Microsoft Dynamics 365 Business Center is a powerful enterprise resource planning solution, designed to integrate data and deliver transparency and collaboration across the enterprise.
With so much data in motion, in use and available, companies need to be sure that they have the right policies and procedures in place to manage who has access to what data, to keep data protected at rest and in transit and to uses the tools within the software to set and change permissions as needed.
How Do We Provide Access to Microsoft Dynamics 365 Business Center?
Access begins with determining your list of users. Those users can then be bundled into user groups and provided individual permissions or have sets of permissions applied. Authorized administrators can easily pull up a list of users and see what those users have access to.
The Microsoft solution offers several options for authentication:
- Windows Authentication, which is the most commonly used and draws on the Active Directory listings already in use at your organization to allow for login access
- Business Central Password Authentication, used by organizations that do not use Active Directory for identity management or those that have too many domains in use that make a Windows authentication solution unwieldy
- Office 365 Authentication, which is becoming an increasingly popular option for businesses that have moved to the cloud-based Microsoft Office 365 solution. Your login to Office 365 also logs you into Dynamics 365
Another way to control access is to consider your license type.
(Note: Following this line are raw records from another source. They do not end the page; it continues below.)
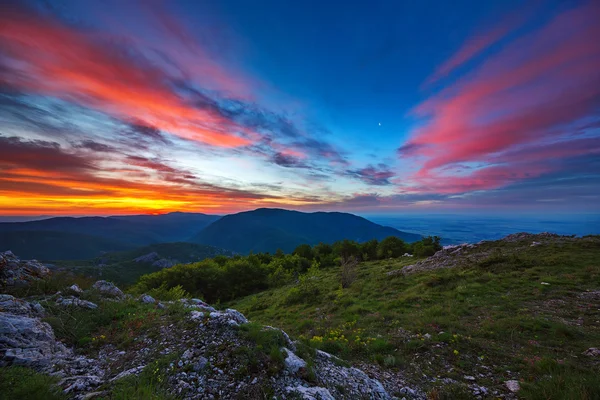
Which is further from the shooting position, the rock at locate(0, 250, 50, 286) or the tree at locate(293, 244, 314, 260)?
the tree at locate(293, 244, 314, 260)

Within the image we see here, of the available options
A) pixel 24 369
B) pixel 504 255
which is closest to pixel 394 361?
pixel 24 369

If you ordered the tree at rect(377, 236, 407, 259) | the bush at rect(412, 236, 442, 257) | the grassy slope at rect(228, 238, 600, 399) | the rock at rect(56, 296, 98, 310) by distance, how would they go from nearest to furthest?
the grassy slope at rect(228, 238, 600, 399)
the rock at rect(56, 296, 98, 310)
the bush at rect(412, 236, 442, 257)
the tree at rect(377, 236, 407, 259)

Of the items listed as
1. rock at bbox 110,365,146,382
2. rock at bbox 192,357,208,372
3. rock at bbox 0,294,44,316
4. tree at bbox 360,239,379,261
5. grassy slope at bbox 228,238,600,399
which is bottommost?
tree at bbox 360,239,379,261

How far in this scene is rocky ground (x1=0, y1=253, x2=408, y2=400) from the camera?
5699 millimetres

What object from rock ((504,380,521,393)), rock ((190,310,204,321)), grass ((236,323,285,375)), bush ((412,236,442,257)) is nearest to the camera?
grass ((236,323,285,375))

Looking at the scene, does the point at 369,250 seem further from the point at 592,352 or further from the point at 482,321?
the point at 592,352

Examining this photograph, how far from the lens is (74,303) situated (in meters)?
10.0

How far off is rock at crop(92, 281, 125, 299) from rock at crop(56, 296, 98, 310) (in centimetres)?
250

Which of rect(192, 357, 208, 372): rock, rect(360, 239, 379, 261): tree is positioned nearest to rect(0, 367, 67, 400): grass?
rect(192, 357, 208, 372): rock

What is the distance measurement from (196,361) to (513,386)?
995cm

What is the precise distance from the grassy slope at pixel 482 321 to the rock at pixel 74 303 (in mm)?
10382

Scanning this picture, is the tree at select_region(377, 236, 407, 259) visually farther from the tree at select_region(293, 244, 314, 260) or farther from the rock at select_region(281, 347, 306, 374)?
the rock at select_region(281, 347, 306, 374)

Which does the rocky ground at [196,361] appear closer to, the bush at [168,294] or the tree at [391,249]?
the bush at [168,294]

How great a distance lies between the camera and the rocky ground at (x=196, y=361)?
570 centimetres
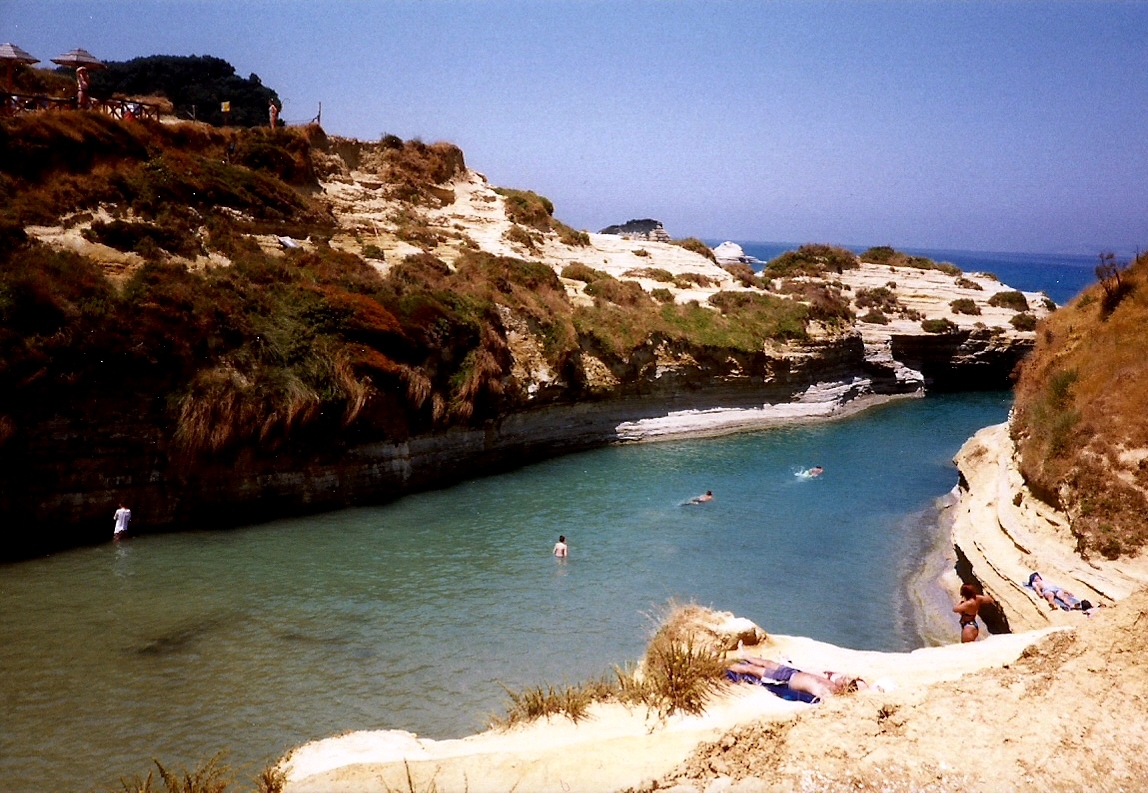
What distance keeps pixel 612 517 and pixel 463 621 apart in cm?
763

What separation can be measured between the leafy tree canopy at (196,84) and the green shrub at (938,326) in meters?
50.6

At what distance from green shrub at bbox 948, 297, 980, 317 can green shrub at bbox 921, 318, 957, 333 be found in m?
3.50

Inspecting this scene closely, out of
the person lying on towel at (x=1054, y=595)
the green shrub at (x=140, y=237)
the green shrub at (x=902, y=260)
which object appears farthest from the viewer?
the green shrub at (x=902, y=260)

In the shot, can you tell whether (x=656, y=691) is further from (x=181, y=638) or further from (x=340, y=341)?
(x=340, y=341)

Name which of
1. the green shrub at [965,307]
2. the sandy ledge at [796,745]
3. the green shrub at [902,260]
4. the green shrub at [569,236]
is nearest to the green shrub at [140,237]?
the sandy ledge at [796,745]

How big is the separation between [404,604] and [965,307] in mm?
45538

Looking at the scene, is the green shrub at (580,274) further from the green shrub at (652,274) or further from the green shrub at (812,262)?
the green shrub at (812,262)

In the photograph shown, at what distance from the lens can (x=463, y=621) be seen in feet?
47.5

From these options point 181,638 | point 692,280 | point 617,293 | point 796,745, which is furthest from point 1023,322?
point 181,638

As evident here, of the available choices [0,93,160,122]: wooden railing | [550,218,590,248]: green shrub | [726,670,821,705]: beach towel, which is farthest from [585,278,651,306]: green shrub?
[726,670,821,705]: beach towel

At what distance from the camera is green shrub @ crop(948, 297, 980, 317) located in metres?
47.2

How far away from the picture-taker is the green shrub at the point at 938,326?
145ft

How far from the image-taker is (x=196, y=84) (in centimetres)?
5744

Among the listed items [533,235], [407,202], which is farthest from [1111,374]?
[407,202]
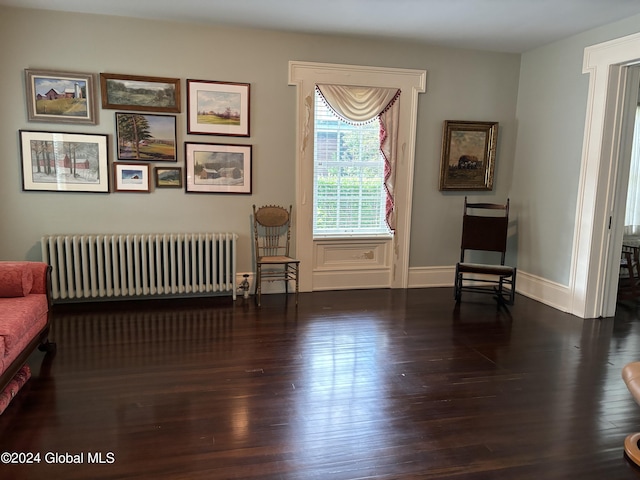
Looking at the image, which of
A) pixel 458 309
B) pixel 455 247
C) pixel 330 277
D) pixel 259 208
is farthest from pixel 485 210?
pixel 259 208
Based on the licensing agreement, you may have several different user options in order to optimize the user licenses you have:
- Full User (access to everything)
- Limited User (3 tabs or tables per session allowed)
- Device User (For uses such as barcode scanning)
- Windows Groups (Permissions flow through site-defined workgroups in Active Directory)
- External Users (rarely used and typically for systems functions)
How Do You Determine What Each Person or Group Can Access?
Microsoft has introduced a new feature called Effective Permissions, which is located on the user table menu and provides you with details on what each user has access to. For each Object Name for whom the person has access, it will indicate whether the user has permission to read, insert, modify (edit), delete or run the object. Most of the items will indicate a Yes or a No for each function. For some cases, there is an Indirect entry selected, meaning that the user can only deal with the data via a process not directly.
How Can You Build Permissions?
Setting permissions user by user is an unproductive way to control data access. You can bundle permissions in two ways.
Permission Sets are groups of objects that are related to a certain work process, such as posting bank deposits, cash flow or sales and inventory forecasting. You can create permission sets of related objects and then assign those sets to users, allowing you to quickly give access to those working on similar processes. For example, there may be one permission set for those who need to edit bank deposits and another for those who can see bank deposits but not edit them.
These bundles of permissions include a large number of items that are pre-defined and included with the software solution and those that are user-created.
User Groups are bundles of permission sets and are typically used by larger organizations with more complex security needs. They allow the organization to collect groups of permission sets and assign users to those larger groups. User groups are usually not necessary in small organizations and generally are only needed when you have more than 20 users.
How Do We Determine Who Has Access to Which Data?
The key driver behind permission sets and user groups is to separate duties and limit access to those who need to use the information. The goals are to:
- Protect financial data and records
- Hide confidential data
- Prevent fraud by dividing labor
How Can We Manage Roles?
The solution provides a Role Center where Microsoft has pre-defined roles that are common for a particular set of job duties. It allows you to define for each user what systems they can access, languages they will use, The Role Center should conform to your permission sets and user groups to maintain data security.